The OROCHI (Observational Research of Clinical Course After mamusHI) Study: A Prospective, Observational, Multicenter Study on the Efficacy of Mamushi (Gloydius blomhoffii) Antivenom Serum
Kotaro Kaneda, Tomoaki Inoue, Yasutaka Koga, Takeshi Yagi, Masaki Todani, Takashi Nakahara, Motoki Fujita, Ryosuke Tsuruta

TL;DR
This study examined the effectiveness of antivenom serum for mamushi snake bites and found no significant reduction in hospital stays but observed some benefits in pain and swelling.
Contribution
This is the first multicenter observational study evaluating the efficacy of mamushi antivenom serum in Japan.
Findings
Mamushi antivenom serum did not significantly reduce hospital stay duration compared to no treatment.
Pain and swelling were worse in the antivenom group immediately after treatment but not after 48 hours.

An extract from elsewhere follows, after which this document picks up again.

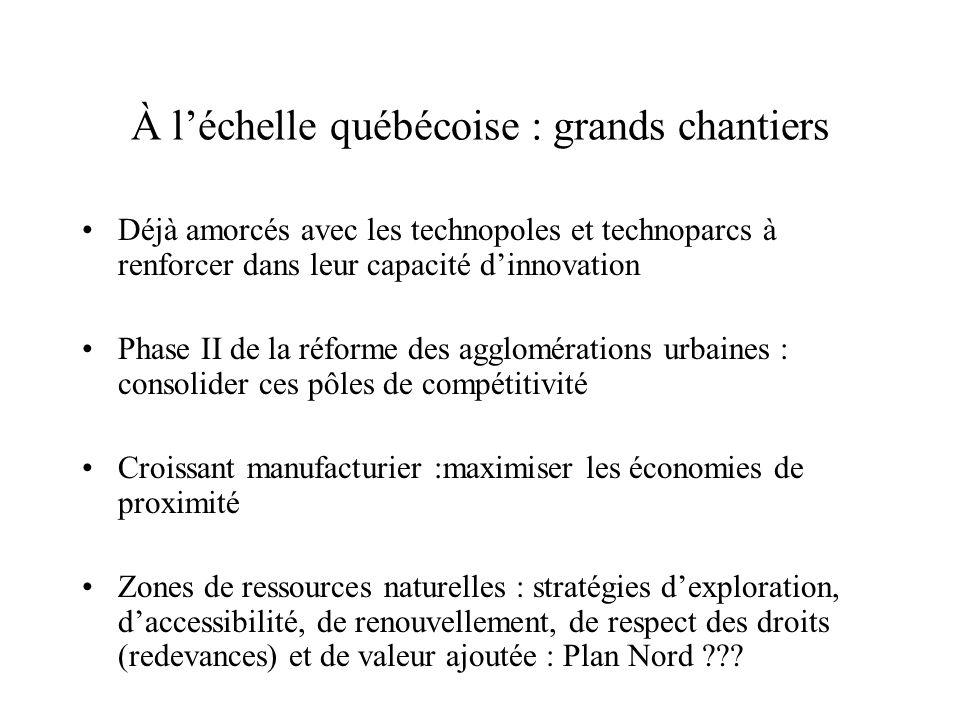 À léchelle québécoise : grands chantiers Déjà amorcés avec les technopoles et technoparcs à renforcer dans leur capacité dinnovation Phase II de la ré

Cepharanthine treatment was associated with longer hospital stays compared to antivenom.
Abstract
Background: Evidence on the efficacy of mamushi antivenom serum is limited. Objective: To investigate the effectiveness of mamushi (Gloydius blomhoffii) antivenom serum. Methods: The Observational Research Of the Clinical course after mamusHI bite (OROCHI) study was a prospective multicenter study conducted at 24 hospitals in Japan. Patients hospitalized due to mamushi bite were registered. The primary endpoint was the length of hospital stay. Secondary endpoints were adverse effects, pain (numerical rating scale), and grade of swelling. We performed a cohort analysis to compare outcomes between patients treated with mamushi antivenom serum (antivenom group) and those who were not treated with the serum (no-antivenom group). Results: Overall, 106 patients were registered across 18 hospitals between April 22, 2020, and October 31, 2022. Of these, 92 were eligible for the analyses,…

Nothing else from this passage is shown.